Posts Tagged “Alex Rodriguez”
When Alex Rodriguez went down with a quad injury that will keep him on the shelf for a few weeks this year, he hadn’t been off to the same start he enjoyed last year. Admittedly, that’s not a fair comparison. How often does any player hit 14 home runs in a month while single-handedly carrying a team?
But despite a slower start, he still had a vital role in the lineup. As the cleanup hitter, he was hitting .272./330/.506 with 4 HR and 10 RBI in 81 at-bats. Those are poor numbers by A-Rod’s standards, but to suggest that the team doesn’t miss him is wishful thinking at best.
In his absence, the Yankees’ replacement third basemen have been downright awful. The three replacements — Wilson Betemit, Alberto Gonzalez and Morgan Ensberg — have now enjoyed 70 plate appearances as third basemen this year. Collectively, they are hitting .239 with a .271 OBP and a .269 slugging percentage. That is utterly woeful.
Things don’t look much better behind the dish either. As a catcher, Jorge Posada hit .321/.345/.429 this year in 29 plate appearances. The other three catchers have put together 114 plate appearances and are hitting .224/.263/.348.

Given data:
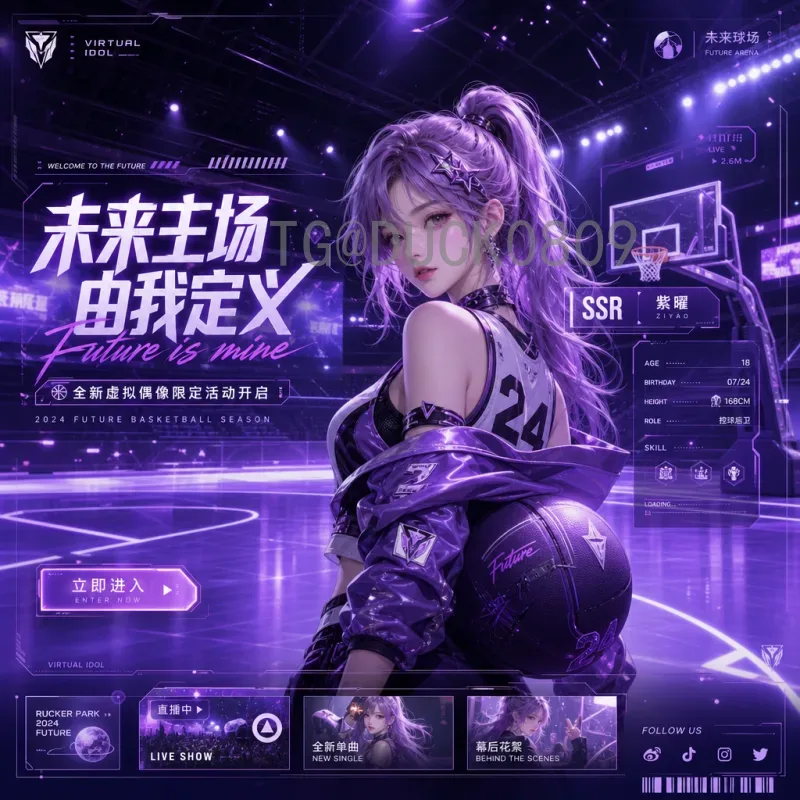 世界杯决赛今日实时比分：如何第一时间掌握赛场动态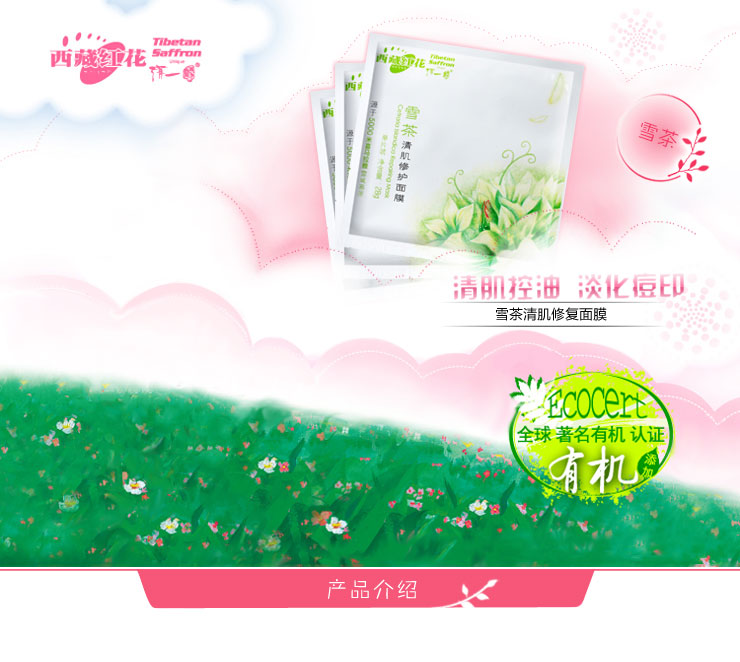 西藏红花雪茶哪里买卖比较好的 西藏红花祛痘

Exercise tasks:
a - Name every player the Yankees post mentions by name.
b - Copy the Yankees post word for word, starting at "But despite a" and ending at "is utterly woeful.".

Answers per task:
a - Alex Rodriguez, Wilson Betemit, Alberto Gonzalez, Morgan Ensberg, Jorge Posada

b -
But despite a slower start, he still had a vital role in the lineup. As the cleanup hitter, he was hitting .272./330/.506 with 4 HR and 10 RBI in 81 at-bats. Those are poor numbers by A-Rod’s standards, but to suggest that the team doesn’t miss him is wishful thinking at best.
In his absence, the Yankees’ replacement third basemen have been downright awful. The three replacements — Wilson Betemit, Alberto Gonzalez and Morgan Ensberg — have now enjoyed 70 plate appearances as third basemen this year. Collectively, they are hitting .239 with a .271 OBP and a .269 slugging percentage. That is utterly woeful.